**Provided information**
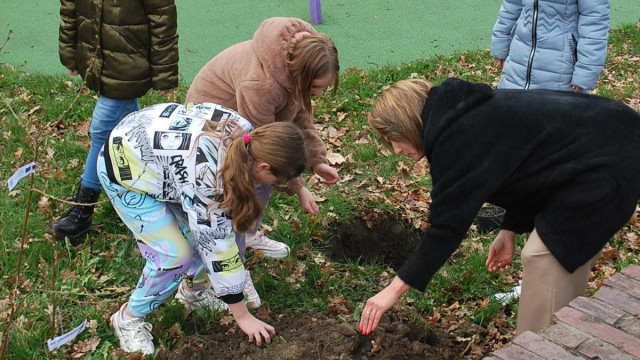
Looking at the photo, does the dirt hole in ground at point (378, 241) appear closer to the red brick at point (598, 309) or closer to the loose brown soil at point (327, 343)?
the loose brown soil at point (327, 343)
...
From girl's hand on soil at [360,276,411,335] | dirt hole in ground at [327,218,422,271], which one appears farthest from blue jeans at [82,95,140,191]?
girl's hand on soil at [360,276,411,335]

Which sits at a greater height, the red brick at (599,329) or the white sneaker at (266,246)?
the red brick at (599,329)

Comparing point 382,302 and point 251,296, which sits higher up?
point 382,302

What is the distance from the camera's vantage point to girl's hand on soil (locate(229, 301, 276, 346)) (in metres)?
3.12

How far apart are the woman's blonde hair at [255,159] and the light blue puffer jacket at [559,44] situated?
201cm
---
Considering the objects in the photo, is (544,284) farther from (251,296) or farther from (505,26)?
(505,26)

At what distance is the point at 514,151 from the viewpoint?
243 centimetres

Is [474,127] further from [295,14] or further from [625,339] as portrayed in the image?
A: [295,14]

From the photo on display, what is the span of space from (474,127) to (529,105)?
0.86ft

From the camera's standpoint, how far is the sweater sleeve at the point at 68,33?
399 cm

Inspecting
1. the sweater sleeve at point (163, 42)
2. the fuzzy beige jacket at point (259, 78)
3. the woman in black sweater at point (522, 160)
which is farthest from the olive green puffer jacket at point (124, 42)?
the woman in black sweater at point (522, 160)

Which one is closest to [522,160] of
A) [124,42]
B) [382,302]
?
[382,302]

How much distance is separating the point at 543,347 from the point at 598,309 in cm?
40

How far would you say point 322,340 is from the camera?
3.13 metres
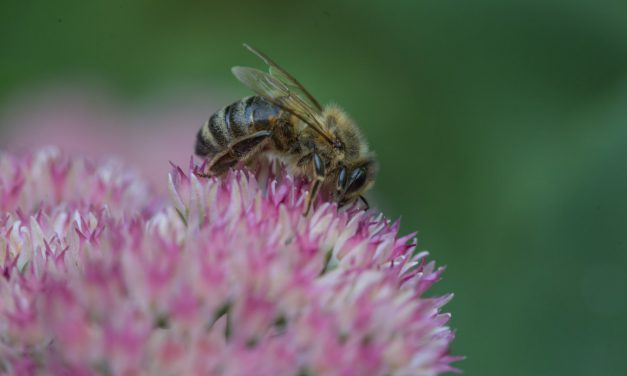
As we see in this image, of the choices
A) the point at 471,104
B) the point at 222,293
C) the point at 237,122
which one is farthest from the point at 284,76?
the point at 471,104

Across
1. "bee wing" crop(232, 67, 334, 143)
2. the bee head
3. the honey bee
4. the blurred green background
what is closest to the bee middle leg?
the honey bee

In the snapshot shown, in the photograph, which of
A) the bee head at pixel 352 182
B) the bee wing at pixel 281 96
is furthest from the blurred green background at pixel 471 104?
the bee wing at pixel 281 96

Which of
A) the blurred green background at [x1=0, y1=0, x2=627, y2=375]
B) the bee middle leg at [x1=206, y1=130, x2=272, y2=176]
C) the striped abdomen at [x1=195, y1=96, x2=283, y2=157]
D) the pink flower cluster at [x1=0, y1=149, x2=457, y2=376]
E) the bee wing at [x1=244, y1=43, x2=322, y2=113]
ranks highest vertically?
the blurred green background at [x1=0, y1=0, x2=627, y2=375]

**Exercise prompt**
Please state how many lines of the records above contain the word "closest", matching case exactly. Reply with the number alone.

**Solution for this problem**
2